## Start Document excerpt

Benedict Lowe’s “Οὐδὲ τῆς διαλέκτου τῆς σφετέρας ἔτι μεμνημένοι: The disappearance of indigenous languages in Republican Iberia” (open access), Rhesis 7.1 (2016) 44-55, begins:
By the early Imperial period the indigenous languages of the Peninsula had disappeared from public use. The reasons for this remain the matter of considerable debate: according to Strabo the disappearance of the Turdetanian language was due to the Turdetanians’ adoption of a Roman lifestyle and their receipt of Latin status and Roman immigrants (3.2.15). Further factors may have fostered this process: the Turdetanians were the most civilized of the inhabitants of the Peninsula with as many as 200 cities (3.2.1) and sustained commercial ties with Rome (3.2.5; 3.2.15). The Roman conquest brought with it linguistic consequences: the replacement of a plethora of regional languages with a single common language of government – Latin – and the adaptation of pre-Roman epigraphic practices to serve the needs of this new language and government: developing epigraphy as a medium of public communication and for the dissemination of propaganda. It is not clear, however, if there was an official policy of Latinisation – in fact the last two centuries BC are the apogee of indigenous epigraphy in the Peninsula. How extensive the use of Latin was is unclear, nor is it clear how much the extant epigraphic material provides an accurate picture of the process of Latinisation: not only does the extant epigraphic material represent only part of a more diverse range of written material, but it is not clear if the written record accurately reflects the oral language.

## End Document excerpt

▶ Objectives:
A) Find each line in the records that contains the string "facade", and copy those lines out in full.
B) Go on with the passage on the disappearance of indigenous languages in Republican Iberia, picking up after its final sentence.
The records below the passage bear no relation to it.

## Start Dataset content

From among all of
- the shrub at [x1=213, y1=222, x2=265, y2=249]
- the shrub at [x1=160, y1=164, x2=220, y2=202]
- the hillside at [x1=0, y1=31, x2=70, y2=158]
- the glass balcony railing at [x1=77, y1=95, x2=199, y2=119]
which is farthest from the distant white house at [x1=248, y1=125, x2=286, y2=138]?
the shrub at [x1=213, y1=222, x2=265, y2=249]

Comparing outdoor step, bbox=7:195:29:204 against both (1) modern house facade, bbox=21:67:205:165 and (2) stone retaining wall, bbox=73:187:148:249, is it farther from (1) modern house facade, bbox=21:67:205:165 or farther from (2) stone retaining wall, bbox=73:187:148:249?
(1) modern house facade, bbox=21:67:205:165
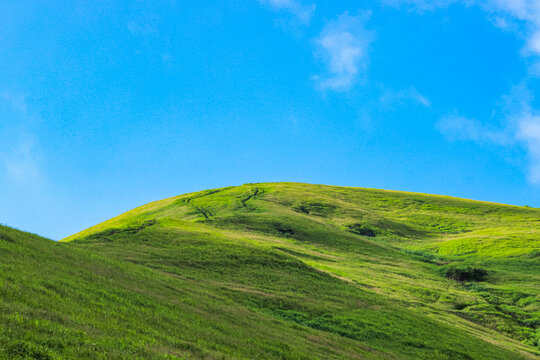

## End Dataset content

▶ Answers below:
A)
Comparing outdoor step, bbox=7:195:29:204 against both (1) modern house facade, bbox=21:67:205:165 and (2) stone retaining wall, bbox=73:187:148:249, is it farther from (1) modern house facade, bbox=21:67:205:165 or farther from (2) stone retaining wall, bbox=73:187:148:249?
(1) modern house facade, bbox=21:67:205:165

B)
Although nowhere explicitly stated it seems probable that Roman officials employed Latin in their exchanges with the indigenous population […] In contrast to the scarcity of inscriptions issued by Republican magistrates elsewhere in the west, several are known from the Spanish provinces that enable us to explore the use of Latin as a language of government and its diffusion amongst the indigenous population. […]
The conclusion:
Languages remain in use as long as it is beneficial for the language to be employed. Choice of language is not merely determined by expedience, however, but can symbolise the relationship of the speaker to the political forces behind the languages in question: thus one’s adherence to or rejection of the influence of Rome. By creating an environment in which the Roman government communicated with the provincial communities through the medium of the Latin language they ensured the gradual marginalisation of the indigenous languages of the Iberian Peninsula.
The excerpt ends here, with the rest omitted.